Existem dúvidas da sociedade com relação à atuação do fonoaudiólogo. Não pensem que essas dúvidas são fruto de uma desvalorização do nosso trabalho! Não! Apenas são consequência do desconhecimento da fonoaudiologia – ciência tão complexa e abrangente.
Digo complexa porque nosso principal objeto de estudo é a comunicação humana.
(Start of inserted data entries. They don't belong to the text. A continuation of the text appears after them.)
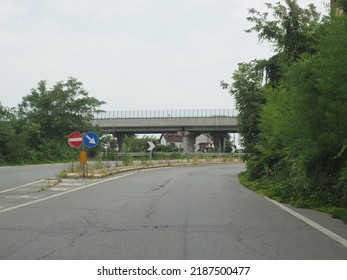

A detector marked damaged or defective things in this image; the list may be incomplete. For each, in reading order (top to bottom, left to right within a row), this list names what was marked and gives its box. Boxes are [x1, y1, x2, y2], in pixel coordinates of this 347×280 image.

cracked asphalt surface [0, 163, 347, 260]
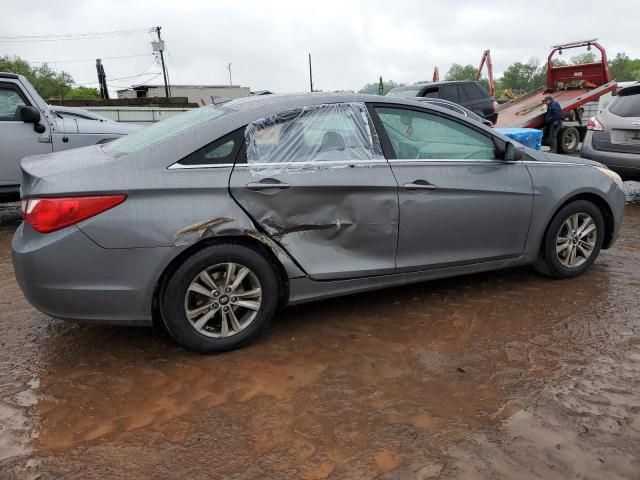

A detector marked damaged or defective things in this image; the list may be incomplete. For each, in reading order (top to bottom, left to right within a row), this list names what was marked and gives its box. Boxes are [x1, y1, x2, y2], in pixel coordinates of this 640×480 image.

broken rear window [246, 102, 382, 175]
shattered glass [245, 102, 384, 175]
damaged gray sedan [11, 93, 624, 352]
Digo abrangente porque atuamos em diversos setores da sociedade: rádio, televisão, teatro, cinema, escolas, empresas, hospitais, clínicas, centros de saúde e universidades, sem falar na participação ativa de muitos fonoaudiólogos nos processos de inclusão social.
Nossa atuação circula em diversas áreas do conhecimento: saúde, educação, artes, política, entre outras, por isso nossa formação é árdua e requer muito estudo.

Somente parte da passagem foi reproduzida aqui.